Edwin y David trabajan con mucha dedicación por lo menos unas seis horas diarias en el taller de calzado del establecimiento penitenciario El Milagro de Trujillo.

Ahí, los reclusos de esta cárcel laboran desde hace cuatro meses en la confección de zapatos, para hombres, mujeres y niños, que posteriormente es vendido a comerciantes de la ciudad y les permite obtener ingresos para su familia.

“Nos sentimos tranquilos, porque tenemos la posibilidad de ayudar económicamente a nuestra familia con unas cuantas monedas. Además, nos permite estar ocupados en algo productivo”, relata Edwin, quien solamente accede a darnos su nombre. 

Su compañero, David, quien ya conoce este oficio, también se muestra satisfecho de estar en el taller e invoca a otros internos a integrarse a esta actividad que les permitirá resocializarse.

A ellos y otro grupo de presos los encontramos laborando el viernes último durante la supervisión que hizo al penal el ministro de Justicia y Derechos Humanos, Enrique Mendoza, y el presidente del consejo directivo del Instituto Nacional Penitenciario (INPE), Carlos Vásquez Ganoza.

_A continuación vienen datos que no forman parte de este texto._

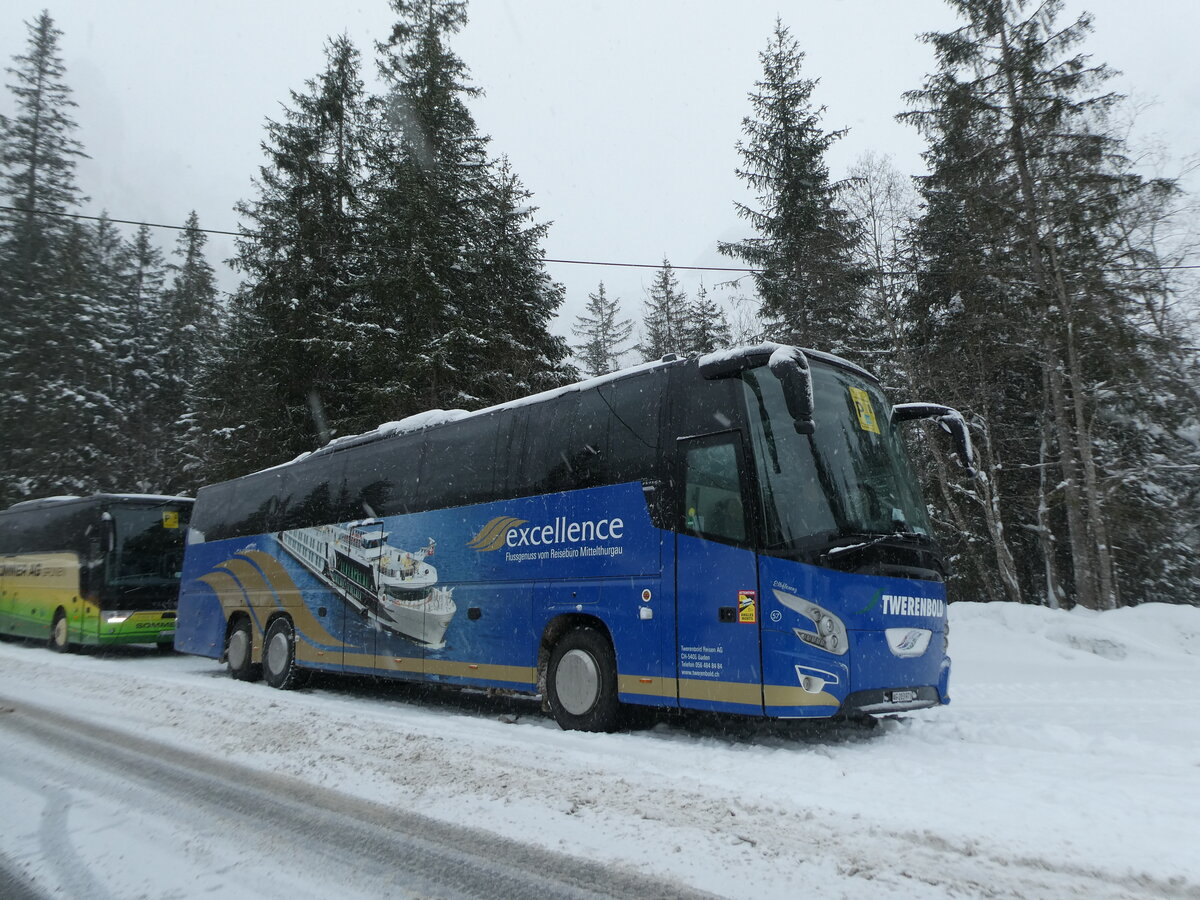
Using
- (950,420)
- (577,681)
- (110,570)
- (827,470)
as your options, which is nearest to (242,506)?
(110,570)

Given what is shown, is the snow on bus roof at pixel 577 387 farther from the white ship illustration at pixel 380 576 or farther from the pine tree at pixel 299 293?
the pine tree at pixel 299 293

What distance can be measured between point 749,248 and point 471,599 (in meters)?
19.8

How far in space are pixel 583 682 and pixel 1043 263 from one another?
16.0 metres

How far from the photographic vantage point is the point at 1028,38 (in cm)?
1889

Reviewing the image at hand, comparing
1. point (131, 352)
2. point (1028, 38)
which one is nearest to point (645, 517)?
point (1028, 38)

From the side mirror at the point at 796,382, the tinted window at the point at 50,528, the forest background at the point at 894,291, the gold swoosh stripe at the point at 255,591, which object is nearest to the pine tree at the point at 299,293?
the forest background at the point at 894,291

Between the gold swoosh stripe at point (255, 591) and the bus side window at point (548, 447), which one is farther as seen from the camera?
the gold swoosh stripe at point (255, 591)

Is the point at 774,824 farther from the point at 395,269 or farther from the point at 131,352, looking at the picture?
the point at 131,352

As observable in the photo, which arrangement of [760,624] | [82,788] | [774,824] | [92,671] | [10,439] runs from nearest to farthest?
[774,824], [82,788], [760,624], [92,671], [10,439]

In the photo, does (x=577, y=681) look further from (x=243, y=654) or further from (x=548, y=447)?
(x=243, y=654)

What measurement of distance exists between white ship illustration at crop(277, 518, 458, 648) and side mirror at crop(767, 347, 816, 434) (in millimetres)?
5007

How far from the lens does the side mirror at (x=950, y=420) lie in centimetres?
786

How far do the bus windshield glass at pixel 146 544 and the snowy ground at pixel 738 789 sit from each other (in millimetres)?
8040

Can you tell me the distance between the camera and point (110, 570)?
1733 centimetres
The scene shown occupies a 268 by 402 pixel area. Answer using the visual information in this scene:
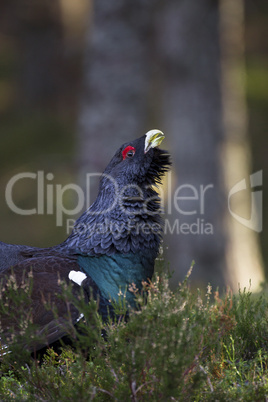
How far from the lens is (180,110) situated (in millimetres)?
8984

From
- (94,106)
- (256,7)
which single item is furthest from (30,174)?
(94,106)

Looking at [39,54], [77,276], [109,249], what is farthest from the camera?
[39,54]

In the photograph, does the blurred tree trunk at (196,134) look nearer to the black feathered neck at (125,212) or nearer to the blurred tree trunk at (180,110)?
the blurred tree trunk at (180,110)

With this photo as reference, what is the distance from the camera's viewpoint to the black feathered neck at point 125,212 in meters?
4.54

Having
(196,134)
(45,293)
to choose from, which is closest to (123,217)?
(45,293)

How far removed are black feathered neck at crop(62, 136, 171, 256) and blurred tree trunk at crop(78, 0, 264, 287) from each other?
3.76 metres

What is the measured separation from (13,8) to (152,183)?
17994mm

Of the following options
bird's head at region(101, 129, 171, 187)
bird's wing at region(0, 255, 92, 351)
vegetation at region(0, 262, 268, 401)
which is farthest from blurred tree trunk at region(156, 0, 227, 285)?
vegetation at region(0, 262, 268, 401)

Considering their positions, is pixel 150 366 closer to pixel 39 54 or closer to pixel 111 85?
pixel 111 85

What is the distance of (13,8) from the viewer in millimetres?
21266

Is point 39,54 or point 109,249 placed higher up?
point 39,54

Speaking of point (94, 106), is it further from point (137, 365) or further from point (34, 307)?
point (137, 365)

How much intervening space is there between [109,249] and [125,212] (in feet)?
1.02

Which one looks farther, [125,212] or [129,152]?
[129,152]
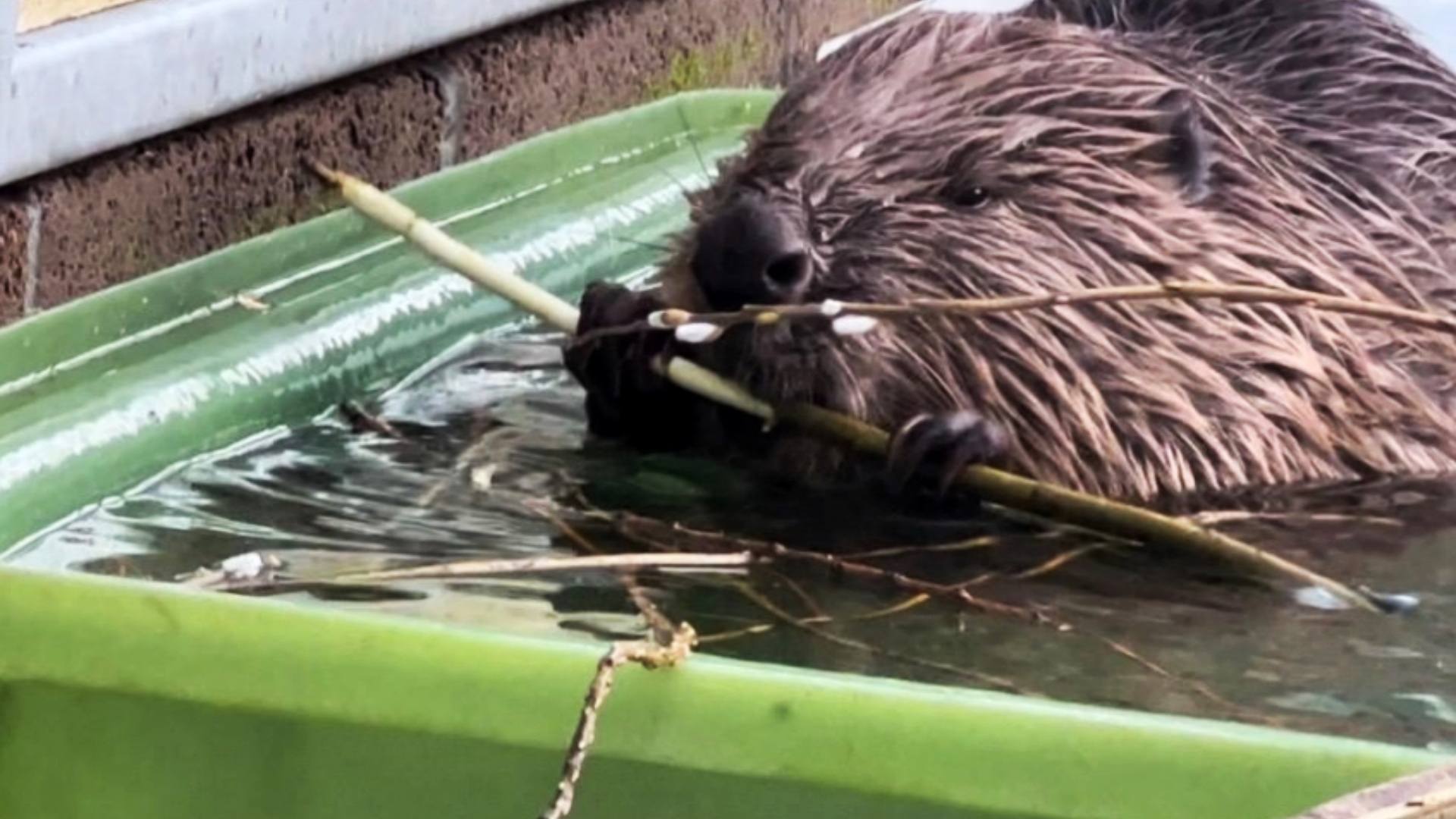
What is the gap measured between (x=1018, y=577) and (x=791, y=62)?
1900mm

En otros ambientes también existen talleres de carpintería, cerámica, hidroponía y panadería, donde los reos ocupan gran parte de su tiempo a demostrar su creatividad en lugar de estar pensando en fugarse o cometer otra fechoría desde el interior del establecimiento carcelario. La faena se prolonga muchas veces hasta las cinco de la tarde. Incluso hay un taller de danzas.

El interno Alberto Villanueva Olivares es el coordinador del taller de cerámica. Él lleva 14 meses recluido en el penal. Según comenta, a la semana la producción llega a 45 docenas de cerámica diversa. “Con la venta, cada reo solventa los gastos para su familia. Yo me encargo del control”, explica.

Según el titular de Justicia, el objetivo es que la mitad de la población penitenciaria del país pueda laborar en talleres. A nivel nacional son casi 85,000 reos. En El Milagro 4,960. 

BUENOS RESULTADOS

Carmelo Vásquez Ávila, exjefe de Educación del penal de Varones y Mujeres de El Milagro y ex jefe de Medio Libre de Trujillo, sostuvo que los talleres tienen efectos positivos en la resocialización de los presos.

“Lo que sí se necesita es la construcción de más áreas en la cárcel para habilitar nuevos talleres. El reo está metido en algo productivo y no pensando en cómo sacarle la vuelta a la ley, creando nuevas modalidades de robo o extorsión”, acotó.